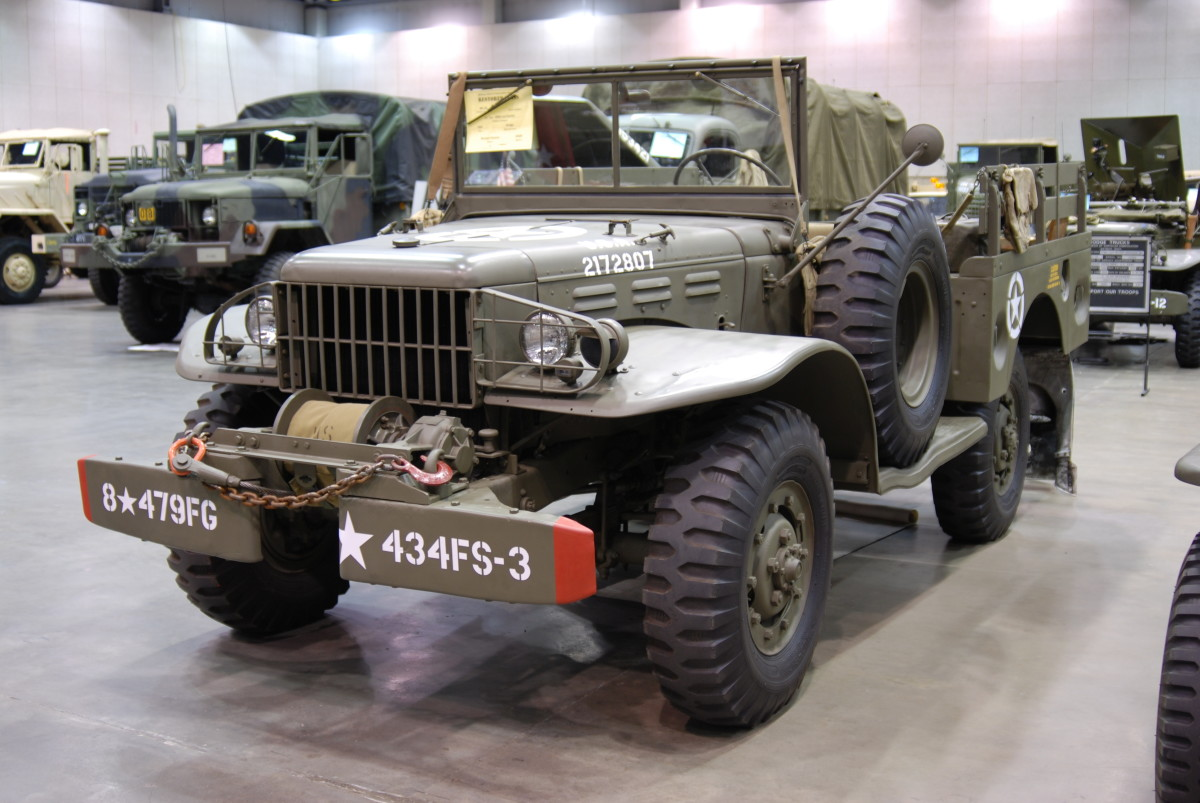 The WC-52 had a longer frame than the WC-51 to accommodate the PTO-driven Braden MU-2 winch at the front of the vehicle.  (1942 WC-52 restored by Richard Hanson)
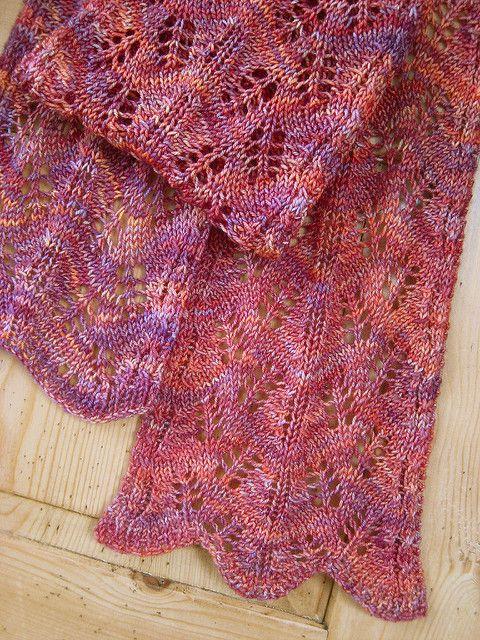 Haruha scarf by Mari Muinonen / tikru | malabrigo Sock in Archangel
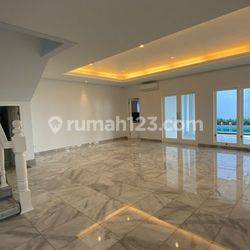 Rumah mewah, cantik modern design minimalis, lokasi startegis,800sqm, di Senayan, Jakarta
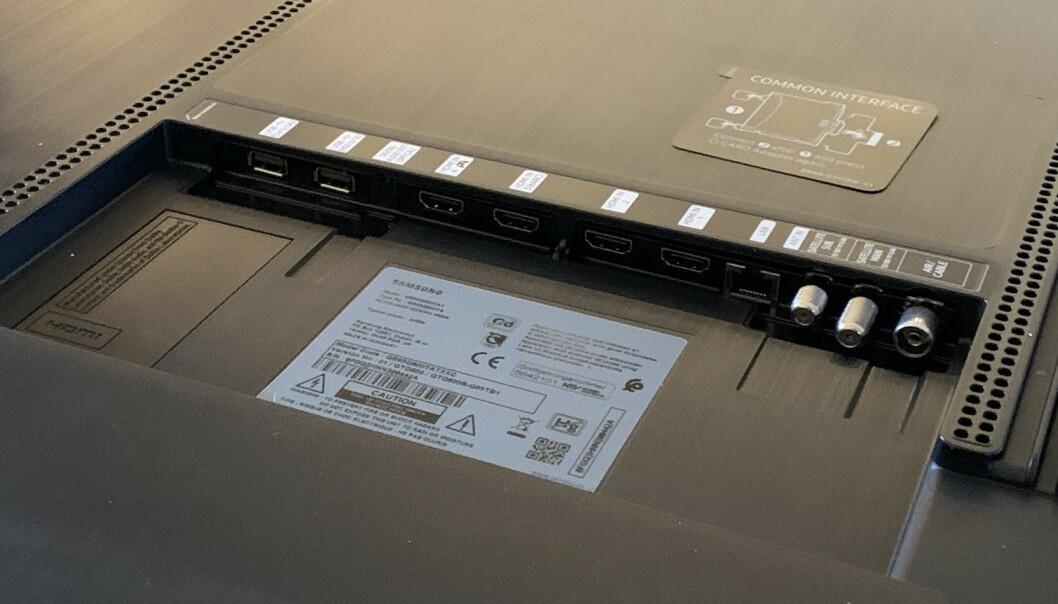 <strong>KONTAKTER:</strong> Fire HDMI-innganger, to USB-porter og nettverkskontakt, er noe av det du kan koble til i brønnen på baksiden. Foto: Bjørn Eirik Loftås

|---|

Instructions for the task: Text only, please: give the listing again word for word with no images.

Written answer:
 The WC-52 had a longer frame than the WC-51 to accommodate the PTO-driven Braden MU-2 winch at the front of the vehicle.  (1942 WC-52 restored by Richard Hanson)
 Haruha scarf by Mari Muinonen / tikru | malabrigo Sock in Archangel
 Rumah mewah, cantik modern design minimalis, lokasi startegis,800sqm, di Senayan, Jakarta
 <strong>KONTAKTER:</strong> Fire HDMI-innganger, to USB-porter og nettverkskontakt, er noe av det du kan koble til i brønnen på baksiden. Foto: Bjørn Eirik Loftås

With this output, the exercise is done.